After making a taxi report to Brisbane Control, the QantasLink Captain established the TCAS/transponder was incorrectly set. The two pilots were then made aware the training flight was above their Dash-8. They subsequently made visual contact with the Faeta 8279 and corrected their frequency. The QantasLink pilots were then able to establish contact with the Faeta 8279.
Australian Transport Safety Bureau findings
The QantasLink Dash-8 took off for Brisbane, and the student pilot landed safely in Gladstone. In their investigation, the ATSB found;
“The combination of increased workload and time pressures is known to result in degraded information processing, increased errors, the tunneling of attention, and an increased reliance on familiar strategies or actions. This response to workload and time pressures likely resulted in the flight crew’s omission of the two ‘before start’ checklist items and the selection of the incorrect frequency.
“The frequency selection error was further compounded by the flight crew not recognizing an absence of AFRU reply when making radio calls on the incorrect frequency. As a result, the captain and FO were unaware that they were monitoring and broadcasting on the incorrect CTAF.

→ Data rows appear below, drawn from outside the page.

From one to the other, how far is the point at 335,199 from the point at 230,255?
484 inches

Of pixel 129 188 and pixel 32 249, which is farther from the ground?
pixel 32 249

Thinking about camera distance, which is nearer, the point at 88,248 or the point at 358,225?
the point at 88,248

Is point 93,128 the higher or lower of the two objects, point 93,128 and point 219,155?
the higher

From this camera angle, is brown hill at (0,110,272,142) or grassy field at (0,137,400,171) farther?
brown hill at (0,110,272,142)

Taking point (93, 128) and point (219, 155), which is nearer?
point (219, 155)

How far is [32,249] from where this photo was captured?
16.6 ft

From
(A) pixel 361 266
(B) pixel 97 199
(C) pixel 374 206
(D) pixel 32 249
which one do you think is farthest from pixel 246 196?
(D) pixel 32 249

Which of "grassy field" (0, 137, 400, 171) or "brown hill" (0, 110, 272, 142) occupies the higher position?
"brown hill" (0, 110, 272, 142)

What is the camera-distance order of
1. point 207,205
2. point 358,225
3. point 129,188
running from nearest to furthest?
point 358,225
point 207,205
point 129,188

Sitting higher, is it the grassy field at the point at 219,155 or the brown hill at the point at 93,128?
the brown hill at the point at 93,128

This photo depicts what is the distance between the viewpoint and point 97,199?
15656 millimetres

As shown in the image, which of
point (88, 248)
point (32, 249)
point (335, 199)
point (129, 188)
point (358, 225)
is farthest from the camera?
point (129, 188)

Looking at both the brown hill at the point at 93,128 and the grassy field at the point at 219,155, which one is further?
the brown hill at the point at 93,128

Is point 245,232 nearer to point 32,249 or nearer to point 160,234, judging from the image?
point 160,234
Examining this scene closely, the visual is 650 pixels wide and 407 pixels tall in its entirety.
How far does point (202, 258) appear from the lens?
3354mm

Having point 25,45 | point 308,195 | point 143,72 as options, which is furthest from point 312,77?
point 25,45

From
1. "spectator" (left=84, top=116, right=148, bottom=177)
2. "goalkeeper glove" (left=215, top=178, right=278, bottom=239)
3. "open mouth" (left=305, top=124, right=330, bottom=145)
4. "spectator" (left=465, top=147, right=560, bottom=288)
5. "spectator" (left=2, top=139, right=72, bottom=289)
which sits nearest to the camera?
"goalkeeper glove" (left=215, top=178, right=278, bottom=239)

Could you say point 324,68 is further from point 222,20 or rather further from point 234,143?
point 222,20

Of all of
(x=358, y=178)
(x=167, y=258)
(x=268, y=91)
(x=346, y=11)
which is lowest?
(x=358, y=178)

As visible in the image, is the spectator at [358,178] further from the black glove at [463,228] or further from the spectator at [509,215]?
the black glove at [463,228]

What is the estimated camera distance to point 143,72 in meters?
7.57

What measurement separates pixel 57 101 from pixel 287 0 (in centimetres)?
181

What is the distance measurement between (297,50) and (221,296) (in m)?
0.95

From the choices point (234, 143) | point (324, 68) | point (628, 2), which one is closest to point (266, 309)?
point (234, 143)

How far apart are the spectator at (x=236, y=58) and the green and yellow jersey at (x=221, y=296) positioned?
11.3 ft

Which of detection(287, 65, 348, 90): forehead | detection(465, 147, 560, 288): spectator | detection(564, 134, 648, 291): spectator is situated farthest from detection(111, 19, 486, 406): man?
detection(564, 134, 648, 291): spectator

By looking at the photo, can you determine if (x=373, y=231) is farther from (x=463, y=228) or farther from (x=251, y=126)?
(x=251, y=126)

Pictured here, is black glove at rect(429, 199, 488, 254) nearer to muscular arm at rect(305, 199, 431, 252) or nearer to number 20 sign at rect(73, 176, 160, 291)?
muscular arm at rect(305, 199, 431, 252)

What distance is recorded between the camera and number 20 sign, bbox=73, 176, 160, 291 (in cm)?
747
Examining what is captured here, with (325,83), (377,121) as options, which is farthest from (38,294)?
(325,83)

“The flight crew’s inadvertent omission of the TCAS/transponder selection resulted in the captain and FO incorrectly believing the TCAS would alert them to the presence of any transponder-equipped aircraft that were operating in the vicinity of Gladstone Airport.”
QantasLink response to the incident
In response, QantasLink has conducted a review of operating procedures at non-controlled airports. The review included transponder activation and introduced a requirement to contact Air Traffic Control before entering the runway. QantasLink also reminded pilots of the importance of standard operating procedures and threat management when dealing with distractions and workload.